# ACTION ITEM
Nothing below is to be printed except the lines between the line holding "body_size: 1966" and the line holding "largest site of", inclusive, each exactly as it appears.

--- THE DATA Enclosed Below ---

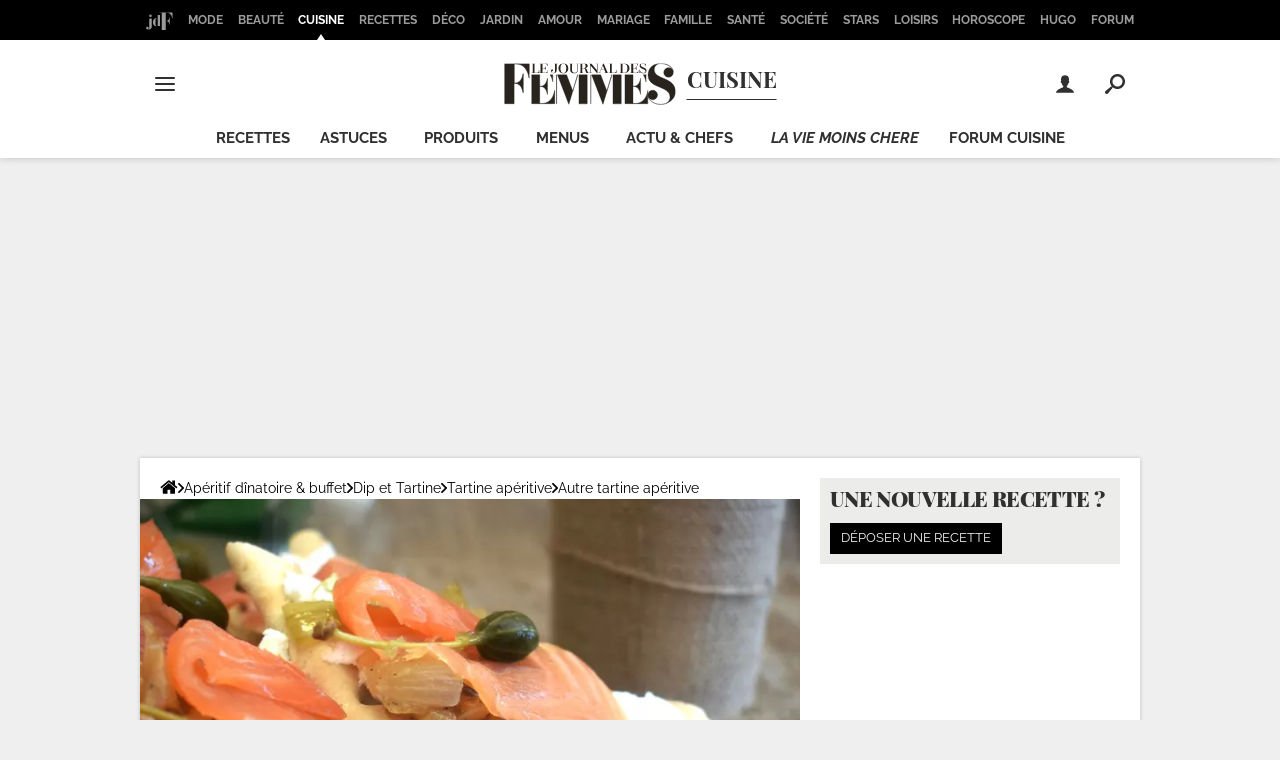

--- FILE ---
content_type: application/javascript
request_url: https://astatic.ccmbg.com/ccmcms_journaldesfemmes/dist/app/js/chunks/2985.24dc4972b9e2a2e23475.js
body_size: 2149
content:
"use strict";(self.webpackChunkccmcms_journaldesfemmes=self.webpackChunkccmcms_journaldesfemmes||[]).push([[2985],{42985:(e,r,t)=>{t.r(r),t.d(r,{suscribeToNewsletterManager:()=>a});var s=t(72857),n=t.n(s),o=t(75153),i=t.n(o),a=function(){function e(r){var t,s;n()(this,e),this.eventMap={partage_article:{showForm:"afterSharingNLBoxShowForm",subscribed:"afterSharingNLBoxSubscribed"},avis_recette:{showForm:"afterRecipeRatingNLBoxShowForm",subscribed:"afterRecipeRatingNLBoxSubscribed"},widget_cms:{showForm:"widgetCMSNLBoxShowForm",subscribed:"widgetCMSNLBoxSubscribed"},widget_open_data:{showForm:"widgetODNLBoxShowForm",subscribed:"widgetODNLBoxSubscribed"},slider_article:{showForm:"sliderArticleNLBoxShowForm",subscribed:"sliderArticleNLBoxSubscribed"}},this.form=r,this.source=(null==r||null===(t=r.querySelector(".jSource"))||void 0===t?void 0:t.value)||null,this.nlId=(null==r||null===(s=r.querySelector(".jNewsletterId"))||void 0===s?void 0:s.value)||null,this.gaEventLabel=(null==r?void 0:r.getAttribute("data-fulloriginlabel"))||"",this.pushEventOnFormShow(),this.attachFormSubmit(),this.attachEmailInputListener()}return i()(e,[{key:"pushEvent",value:function(e){var r,t,s=null===(r=this.eventMap[this.source])||void 0===r?void 0:r[e];s?null===(t=window.dataLayer)||void 0===t||t.push({event:"gaEvent",eventName:s}):console.warn("[subscribeToNewsLetter] Event push: Source inconnue :",this.source)}},{key:"subscribe",value:function(e){var r=this;if(!e)return Promise.reject(new Error("[subscribeToNewsLetter] Email requis pour s'abonner"));if(!this.form)return Promise.reject(new Error("[subscribeToNewsLetter] Formulaire non trouvé"));if(!this.nlId)return Promise.reject(new Error("[subscribeToNewsLetter] ID de newsletter non défini"));if(!this.source)return Promise.reject(new Error("[subscribeToNewsLetter] Source non trouvée"));var t=this.sanitizeAndValidateEmail(e),s=t.email;if(!t.isValid)return Promise.reject(new Error("[subscribeToNewsLetter] Email invalide : "+e));var n={source:this.source,"lists[]":this.nlId,email:s,gaeventlabel:this.gaEventLabel,"g-recaptcha-response":""};return new Promise(function(e,t){var o,i=new XMLHttpRequest,a=(null===(o=$data.ccmcms.services)||void 0===o?void 0:o.mailingUrlHost)||"//mailing.ccmbg.com";i.open("POST","".concat(a,"/subscribe?ajx=1"),!0),i.setRequestHeader("Content-Type","application/x-www-form-urlencoded"),i.onreadystatechange=function(){4===i.readyState&&(i.status>=200&&i.status<300?r.handleSuccessResponse(i.responseText,s,e,t):(r.handleErrorResponse("Impossible de contacter le serveur."),t(new Error("[subscribeToNewsLetter] Erreur HTTP: "+i.status))))},r.pushEvent("subscribed"),i.send(r.formEncode(n))})}},{key:"pushEventOnFormShow",value:function(){var e=this;if(this.isFormVisible()&&["widget_cms","widget_open_data"].includes(this.source))this.pushEvent("showForm");else{var r=this.form.closest(".jAfterRecipeRatingModal, .jAfterShareModal, #jArticleInside"),t=new MutationObserver(function(){e.isFormVisible()&&(e.pushEvent("showForm"),t.disconnect())});t.observe(r,{attributes:!0,attributeFilter:["style","class"],subtree:!0})}}},{key:"isFormVisible",value:function(){var e=this.form.getBoundingClientRect();return e.width>0&&e.height>0}},{key:"attachFormSubmit",value:function(){var e=this,r=this.form.querySelector('button[type="submit"], button'),t=this.form.querySelector('input[type="email"]');this.form.addEventListener("submit",function(e){return e.preventDefault()}),r.addEventListener("click",function(r){r.preventDefault(),e.subscribe(t.value).then(function(e){return console.log("[subscribeToNewsLetter] Abonnement réussi !",e)}).catch(function(e){return console.error("[subscribeToNewsLetter] Erreur :",e)})})}},{key:"attachEmailInputListener",value:function(){var e=this;setTimeout(function(){var r=e.form.querySelector('input[type="email"]');if(!r)return console.warn("[subscribeToNewsLetter] Champ email introuvable");r.addEventListener("input",function(){var e=r.value.trim(),t=/^[^\s@]+@[^\s@]+\.[^\s@]+$/.test(e);r.style.borderColor=t?"":"red"})},2e3)}},{key:"handleSuccessResponse",value:function(e,r,t,s){var n,o,i;try{i=JSON.parse(e)}catch(e){return void s(new Error("[subscribeToNewsLetter] Réponse JSON invalide"))}if("ok"===(null===(n=i)||void 0===n||null===(o=n.status)||void 0===o?void 0:o.toLowerCase())){var a=this.createSuccessMessage(r);this.updateForm(a),localStorage.setItem("newsletter_subscribed","true"),t(i)}else{var u=this.createErrorMessage("Erreur lors de l'abonnement.");this.updateForm(u),s(new Error("[subscribeToNewsLetter] Réponse API inattendue"))}}},{key:"handleErrorResponse",value:function(e){var r=this.createErrorMessage(e);this.updateForm(r)}},{key:"updateForm",value:function(e){this.removeLeadDiv(),this.form.innerHTML=e}},{key:"removeLeadDiv",value:function(){var e=this.form.closest(".nl-box--subscribe"),r=null==e?void 0:e.querySelector(".nl-box--subscribe__lead");r&&r.remove()}},{key:"createSuccessMessage",value:function(e){return'<div class="nl-box--subscribe">\n      <div class="nl-box--subscribe__lead h-align-center">\n        <p>Merci '.concat(this.escapeHtml(e)," ! Vous êtes maintenant abonné à notre newsletter.</p>\n      </div>\n    </div>")}},{key:"createErrorMessage",value:function(e){return'<div style="text-align:center;background-color:#FFD2D2;">\n      <p style="color:black;font-size:16px;">'.concat(e,"</p>\n    </div>")}},{key:"sanitizeAndValidateEmail",value:function(e){var r=e.trim().replace(/[\n\r\t]/g,"").toLowerCase();return{email:r,isValid:/^[^\s@]+@[^\s@]+\.[^\s@]+$/.test(r)}}},{key:"formEncode",value:function(e){return Object.keys(e).map(function(r){var t=e[r];return Array.isArray(t)?t.map(function(e){return"".concat(encodeURIComponent(r),"=").concat(encodeURIComponent(e))}).join("&"):"".concat(encodeURIComponent(r),"=").concat(encodeURIComponent(t))}).join("&")}},{key:"escapeHtml",value:function(e){return e.replace(/&/g,"&amp;").replace(/</g,"&lt;").replace(/>/g,"&gt;").replace(/"/g,"&quot;").replace(/'/g,"&#039;")}}]),e}()}}]);
//# sourceMappingURL=http://assets-sourcemaps.s3.prod.ccmbg.net/ccmcms_journaldesfemmes/dist/app/sourcemaps/js/chunks/2985.24dc4972b9e2a2e23475.js.map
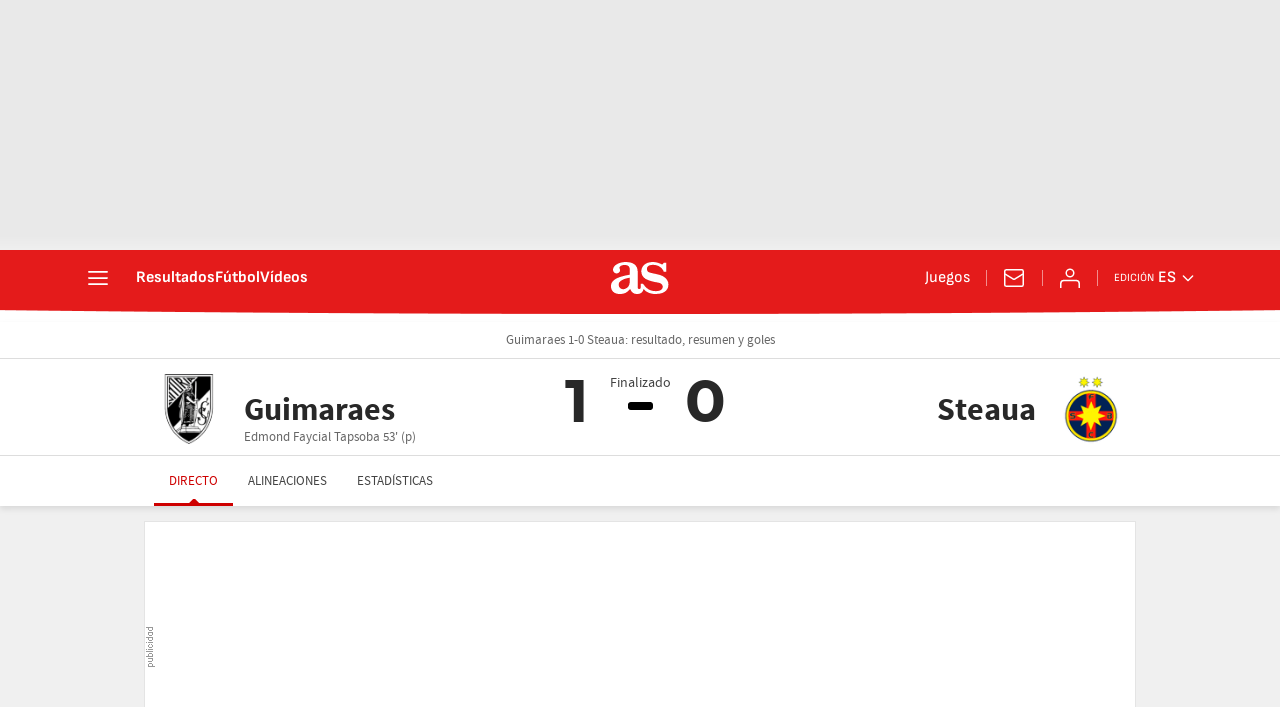

--- FILE ---
content_type: application/x-javascript;charset=utf-8
request_url: https://smetrics.as.com/id?d_visid_ver=5.5.0&d_fieldgroup=A&mcorgid=2387401053DB208C0A490D4C%40AdobeOrg&mid=05804124697099399102453456297189452825&ts=1769667140852
body_size: -37
content:
{"mid":"05804124697099399102453456297189452825"}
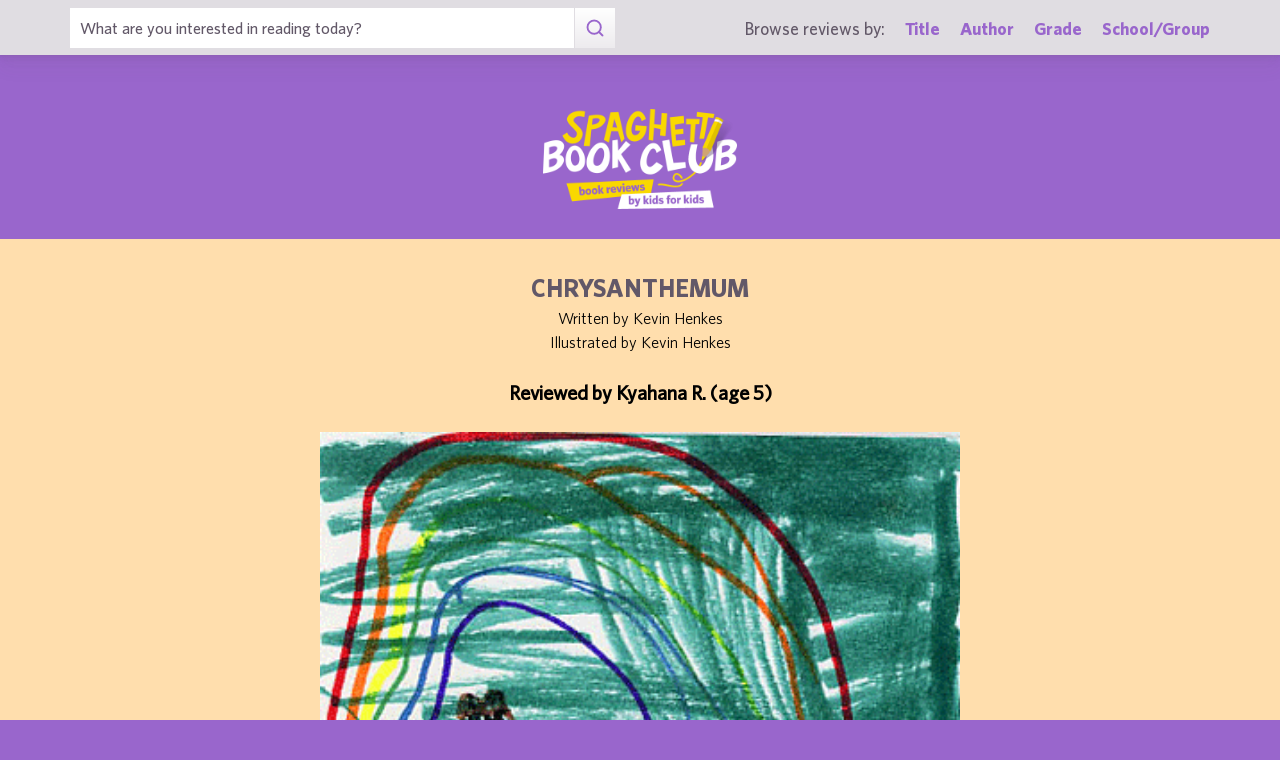

--- FILE ---
content_type: text/html; charset=UTF-8
request_url: https://spaghettibookclub.org/review.php?reviewId=8491
body_size: 1966
content:
<hey>1</hey>		<!doctype html>
		<html>
		   <head>
        <meta charset="utf-8" />
        <meta property="description" content="The largest site of children's book reviews written and illustrated by kids for kids. Read our reviews or submit your own!" />
<meta property="og:description" content="Chrysanthemum is a little mouse that's named after a flower.  When the parents first put her in the school her friends were laughing at her name.  They were calling her names and being mean to her and hurting their feelings.  They were also not letting her play.  Then they met their teacher named after a flower.

My favorite part was when there was a rainbow and she was holding an umbrella because she was jumping.  I like this book because it has a happy ending.  The story makes mw think of when I was 3 years old and my friends were teasing me and I didn't like it.

I recommend that other kids read this book because it shows how to change how you are acting.  I think all kids would like this book because they learned that if you are named after a flower it is OK." />
<meta property="og:type" content="article" />
<meta property="og:title" content="Spaghetti Book Club: Chrysanthemum" />
<meta property="og:image" content="https://www.spaghettibookclub.org/user-image/17810.gif" />
        <title>Chrysanthemum</title>
        <script src="https://www.google.com/recaptcha/api.js" async defer></script>
        <meta name="viewport" content="initial-scale=1.0" />
        <link href="assets/css/layout.css" rel="stylesheet" media="all" />
		<link href="assets/css/SlideShow.css" rel="stylesheet" media="all" />
		<link href="assets/css/Extra.css" rel="stylesheet" media="all" />

        <script src="assets/js/all.min.js"></script>
		<script src="assets/js/SlideShow.js"></script>
        <script language="javascript">
        
        function targetPopup(form) {
            window.open('', 'formpopup', 'width=400,height=400,resizeable,scrollbars');
             form.target = 'formpopup';
        }
        
        function check_recaptcha() {

            const recaptcha_box_checked = (grecaptcha.getResponse()) ? true : false;
        
            if (recaptcha_box_checked) { 
                return true;
            }
            else {
                alert("You must check the 'I am not a robot' box before you can start a game!");
                return false;
            }
        }

        </script>			
		

	<meta content="book reviews, book reviews by kids for kids, children, children's
book reviews, by kids, by children, for kids, for children, great books for kids, children's literature, publishing, publishing student book reviews, Spaghetti Book Club" name="keywords" />




    </head>
	<body class="page_home" >
	<section class="block find_bar">

    <div class="container">

        <form class="search" method="post" action="title.php">
            <input type="text"  name="searchByTitle" class="type_text" placeholder="What are you interested in reading today?" /><!--
        /--><button><span class="irp">Search</span></button>
        </form><!--

    /--><div>
            <h3>Browse reviews by:</h3><!--
        /--><ul>
                <li><a href="title.php">Title</a></li><!--
            /--><li><a href="author.php">Author</a></li><!--
            /--><li><a href="grades.php">Grade</a></li><!--
            /--><li><a href="school-list.php">School/Group</a></li>
            </ul>
        </div>

    </div><!-- end container -->

</section><!-- end find_bar -->

<section class="block header header_basic">

    <header class="container"> 
		<h1><a href="index.php">
			<span class="irp">Spaghetti Book Club - Book Reviews by Kids for Kids</span>
		</a></h1>
    </header><!-- end container -->

</section><!-- end header -->	<main>
	    <section class="block">
	<div style="background-color:navajowhite;color:black">
        <div class="container max700 content space" >
         
            
<div class="center">
<h2 class="c1">Chrysanthemum</h2>
<p>
Written by Kevin Henkes
</p>
<p>Illustrated by Kevin Henkes</p><br/>

<h3 class="bold">
    Reviewed by 
    Kyahana R. (age 5)</h3>
<br/><img src="/user-image/17810.gif" alt="Chrysanthemum" class="" /></div>
<p></p>
<div class="review">
    <p>Chrysanthemum is a little mouse that's named after a flower.  When the parents first put her in the school her friends were laughing at her name.  They were calling her names and being mean to her and hurting their feelings.  They were also not letting her play.  Then they met their teacher named after a flower.</p><p>My favorite part was when there was a rainbow and she was holding an umbrella because she was jumping.  I like this book because it has a happy ending.  The story makes mw think of when I was 3 years old and my friends were teasing me and I didn't like it.</p><p>I recommend that other kids read this book because it shows how to change how you are acting.  I think all kids would like this book because they learned that if you are named after a flower it is OK.</p></div>
<div class="center">
<a href="student.php?studentId=9797">Kyahana R.</a><br/>is a student in<br/><a href="class.php?classId=877">Ms. Valdez's Kindergarten Class</a>			</div>
		</div>
		</div>
	</section>
			</main>
	
	<footer class="block footer footer_basic">
        
    <div class="container">

        <nav>
            <ul>
                <li class="copyright center">©1999-2026 Happy Medium Productions, Inc.</li>
            </ul>
        </nav>
    
    </div><!-- end container -->

</footer><!-- end footer -->	</body>
	</html>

--- End of Enclosed THE DATA ---

# RESPONSE
body_size: 1966
content:
<hey>1</hey>		<!doctype html>
		<html>
		   <head>
        <meta charset="utf-8" />
        <meta property="description" content="The largest site of children's book reviews written and illustrated by kids for kids. Read our reviews or submit your own!" />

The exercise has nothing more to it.